Zäher Endspurt bei Verhandlungen
Die Zeit wird knapp: Bereits am Freitag endet die aktuelle Spritpreisbremse. Eine Nachfolgeregelung müsste daher spätestens am Donnerstag beschlossen sein. Doch genau daran hapert es derzeit – die Gespräche innerhalb der Koalition laufen noch, eine Einigung ist nicht in Sicht.
Vor allem bei der Frage, wie stark in die Preisgestaltung eingegriffen werden soll, gehen die Meinungen auseinander. Wirtschaftsminister Wolfgang Hattmannsdorfer (ÖVP) plädiert dafür, lediglich die sogenannte "Spritpreis-runter-Garantie" beizubehalten. Die bestehende Margenbegrenzung sieht er kritisch.
Die SPÖ hingegen will das aktuelle Modell fortführen. Unterstützung kommt von den Neos: Parteichefin Beate Meinl-Reisinger sagte am Mittwoch: "Aus unserer Sicht funktioniert das Ding".
Streit um Mineralölsteuer
Uneinigkeit herrscht auch bei der Mineralölsteuer. Laut Informationen aus Verhandlerkreisen gibt es innerhalb der SPÖ unterschiedliche Positionen – von einer weiteren Senkung bis hin zu einer möglichen Erhöhung.

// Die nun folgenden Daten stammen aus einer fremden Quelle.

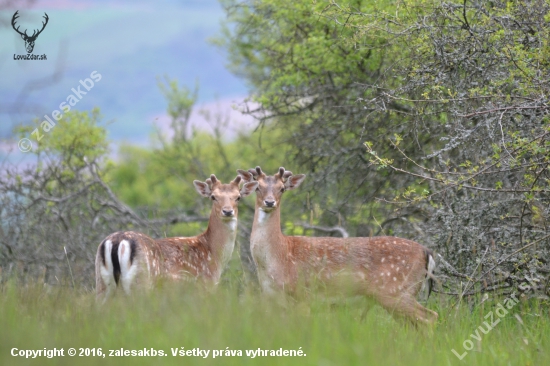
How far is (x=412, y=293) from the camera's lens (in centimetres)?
738

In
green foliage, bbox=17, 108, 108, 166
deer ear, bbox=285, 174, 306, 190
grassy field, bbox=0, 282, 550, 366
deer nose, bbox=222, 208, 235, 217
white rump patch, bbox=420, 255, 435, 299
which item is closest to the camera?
grassy field, bbox=0, 282, 550, 366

Im Gesetz ist vorgesehen, dass zusätzliche Einnahmen aus der Umsatzsteuer – bedingt durch höhere Spritpreise – über die Mineralölsteuer an die Bevölkerung zurückgegeben werden. Wie genau das umgesetzt wird, lässt die Verordnung allerdings offen und bietet Spielraum.
Entscheidend ist nun, ob die Mehreinnahmen ausreichen, um die Steuer weiter zu senken. Konkrete Zahlen für April werden erst am Donnerstag erwartet.

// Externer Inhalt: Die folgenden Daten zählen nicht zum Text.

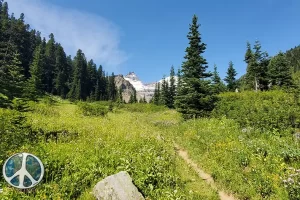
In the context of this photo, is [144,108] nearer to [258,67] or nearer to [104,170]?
[258,67]

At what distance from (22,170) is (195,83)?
2171cm

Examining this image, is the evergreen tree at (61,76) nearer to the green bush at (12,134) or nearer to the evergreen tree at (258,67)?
the evergreen tree at (258,67)

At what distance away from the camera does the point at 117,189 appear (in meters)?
7.02

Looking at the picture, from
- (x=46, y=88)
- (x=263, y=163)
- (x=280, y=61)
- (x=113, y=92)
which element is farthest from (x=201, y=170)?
(x=113, y=92)

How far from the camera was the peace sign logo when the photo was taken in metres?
5.64

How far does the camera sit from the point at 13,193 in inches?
247

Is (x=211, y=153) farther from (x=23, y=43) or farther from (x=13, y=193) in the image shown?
(x=23, y=43)

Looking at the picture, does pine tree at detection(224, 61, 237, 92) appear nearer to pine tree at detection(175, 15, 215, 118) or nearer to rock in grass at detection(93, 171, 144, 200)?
pine tree at detection(175, 15, 215, 118)

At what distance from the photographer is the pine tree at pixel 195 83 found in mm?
25562

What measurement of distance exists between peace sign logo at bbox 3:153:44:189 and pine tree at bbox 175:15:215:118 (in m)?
20.5

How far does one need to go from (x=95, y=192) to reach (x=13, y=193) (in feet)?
7.05

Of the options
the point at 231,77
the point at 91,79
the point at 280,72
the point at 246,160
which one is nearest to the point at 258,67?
the point at 280,72

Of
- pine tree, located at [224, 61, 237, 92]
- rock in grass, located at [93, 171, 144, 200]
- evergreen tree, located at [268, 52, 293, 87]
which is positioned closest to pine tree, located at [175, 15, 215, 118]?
rock in grass, located at [93, 171, 144, 200]

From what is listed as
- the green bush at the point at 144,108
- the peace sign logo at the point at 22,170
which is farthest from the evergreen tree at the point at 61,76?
the peace sign logo at the point at 22,170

Entlastung von rund 13 Cent pro Liter
Die bestehende Maßnahme war Anfang April in Kraft getreten. Ziel war es, die Spritpreise um rund zehn Cent pro Liter zu senken – je zur Hälfte durch eine reduzierte Mineralölsteuer und durch eine Begrenzung der Margen.
Laut E-Control lag die tatsächliche Entlastung zuletzt bei durchschnittlich 13 Cent pro Liter. Ob dieses Niveau gehalten werden kann, ist jedoch offen. Sollten die staatlichen Mehreinnahmen nicht ausreichen, könnte die Mineralölsteuer wieder angehoben werden.